§ Source passage:
===============

= Systematic risk =

Vulnerability to significant events that affect aggregate outcomes

In finance and economics, systematic risk (in economics often called aggregate risk or undiversifiable risk) is vulnerability to events which affect aggregate outcomes such as broad market returns, total economy-wide resource holdings, or aggregate income. In many contexts, events like earthquakes, epidemics and major weather catastrophes pose aggregate risks that affect not only the distribution but also the total amount of resources. That is why it is also known as contingent risk, unplanned risk or risk events. If every possible outcome of a stochastic economic process is characterized by the same aggregate result (but potentially different distributional outcomes), the process then has no aggregate risk.

===============

§ Data excerpt:
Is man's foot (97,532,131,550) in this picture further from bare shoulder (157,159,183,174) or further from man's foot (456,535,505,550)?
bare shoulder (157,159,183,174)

===============

§ Exercise requirements:
(A) Rewrite the systematic risk passage starting at "In finance and" and ending at "no aggregate risk.", replacing "earthquakes" with "floods".
(B) In the systematic risk passage, what names does economics often use for systematic risk?
(C) Write what comes next in the systematic risk passage, picking up after its final sentence.
The material plays no part in this.

§ Outputs for the tasks:
(A)
In finance and economics, systematic risk (in economics often called aggregate risk or undiversifiable risk) is vulnerability to events which affect aggregate outcomes such as broad market returns, total economy-wide resource holdings, or aggregate income. In many contexts, events like floods, epidemics and major weather catastrophes pose aggregate risks that affect not only the distribution but also the total amount of resources. That is why it is also known as contingent risk, unplanned risk or risk events. If every possible outcome of a stochastic economic process is characterized by the same aggregate result (but potentially different distributional outcomes), the process then has no aggregate risk.

(B) Aggregate risk or undiversifiable risk.

(C)
==Properties==

Systematic or aggregate risk arises from market structure or dynamics which produce shocks or uncertainty faced by all agents in the market; such shocks could arise from government policy, international economic forces, or acts of nature. In contrast, specific risk (sometimes called residual risk, unsystematic risk, or idiosyncratic risk) is risk to which only specific agents or industries are vulnerable (and is uncorrelated with broad market returns). Due to the idiosyncratic nature of unsystematic risk, it can be reduced or eliminated through diversification; but since all market actors are vulnerable to systematic risk, it cannot be limited through diversification (but it may be insurable). As a result, assets whose returns are negatively correlated with broader market returns command higher prices than assets not possessing this property.

In some cases, aggregate risk exists due to institutional or other constraints on market completeness. For countries or regions lacking access to broad hedging markets, events like earthquakes and adverse weather shocks can also act as costly aggregate risks. Robert Shiller has found that, despite the globalization progress of recent decades, country-level aggregate income risks are still significant and could potentially be reduced through the creation of better global hedging markets (thereby potentially becoming idiosyncratic, rather than aggregate, risks). Specifically, Shiller advocated for the creation of macro futures markets. The benefits of such a mechanism would depend on the degree to which macro conditions are correlated across countries.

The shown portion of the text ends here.